Ho sempre stimato gli artisti poliedrici; quelli che contestano il potere; quelli che stanno dalla parte del popolo e lo difendono. Quelli, insomma, che quando raggiungono la fama e la gloria non dimenticano di botto da dove sono venuti e chi li ha sostenuti, come spesso invece fanno certi politici paraculi il giorno dopo le elezioni.
Mi dispiace, e non sono affatto paraculo nel dirlo, che un artista come Vinicio Capossela sia scivolato ieri idealmente su una buccia di banana, negandosi alla curiosità dei cronisti – giovani colleghi di Radio Zammù – che intendevano rivolgergli qualche domanda sulla sua ultima fatica letteraria, “Il paese dei coppoloni”. Non vi nascondo che avrei voluto addentrarmi nella lettura dei Coppoloni di Vinicio, e che avevo chiesto al collega incaricato di intervistare il musicista-scrittore, di procurarmi una copia del libro.

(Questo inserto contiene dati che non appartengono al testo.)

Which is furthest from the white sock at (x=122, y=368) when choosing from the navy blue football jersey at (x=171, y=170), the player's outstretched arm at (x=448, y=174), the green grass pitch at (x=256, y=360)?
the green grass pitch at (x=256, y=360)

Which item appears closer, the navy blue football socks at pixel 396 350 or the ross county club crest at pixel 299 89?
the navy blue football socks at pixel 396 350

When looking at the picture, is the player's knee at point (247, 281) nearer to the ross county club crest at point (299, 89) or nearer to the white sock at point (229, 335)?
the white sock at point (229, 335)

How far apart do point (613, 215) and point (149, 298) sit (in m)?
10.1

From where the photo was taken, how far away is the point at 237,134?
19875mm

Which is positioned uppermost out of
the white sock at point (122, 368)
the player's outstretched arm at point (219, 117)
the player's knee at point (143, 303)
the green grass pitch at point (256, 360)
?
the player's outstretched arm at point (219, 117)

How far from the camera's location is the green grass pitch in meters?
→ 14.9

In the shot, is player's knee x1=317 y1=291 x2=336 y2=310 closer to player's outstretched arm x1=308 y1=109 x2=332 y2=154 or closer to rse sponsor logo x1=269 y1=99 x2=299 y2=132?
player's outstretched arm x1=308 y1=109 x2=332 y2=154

Sinceramente, dopo aver saputo della reazione quantomeno scortese dell’autore e del suo staff di comunicazione, ho deciso che questa lettura non mi interessa più e probabilmente nemmeno quello che ha da dire Vinicio Capossela. Non perché ci sia rimasto male, ma perché odio quella caratteristica che nella filosofia popolare sicula viene dottamente definita “sboroneria”. A quanto pare ha ragione Vinicio: viviamo proprio in un Paese di Coppoloni.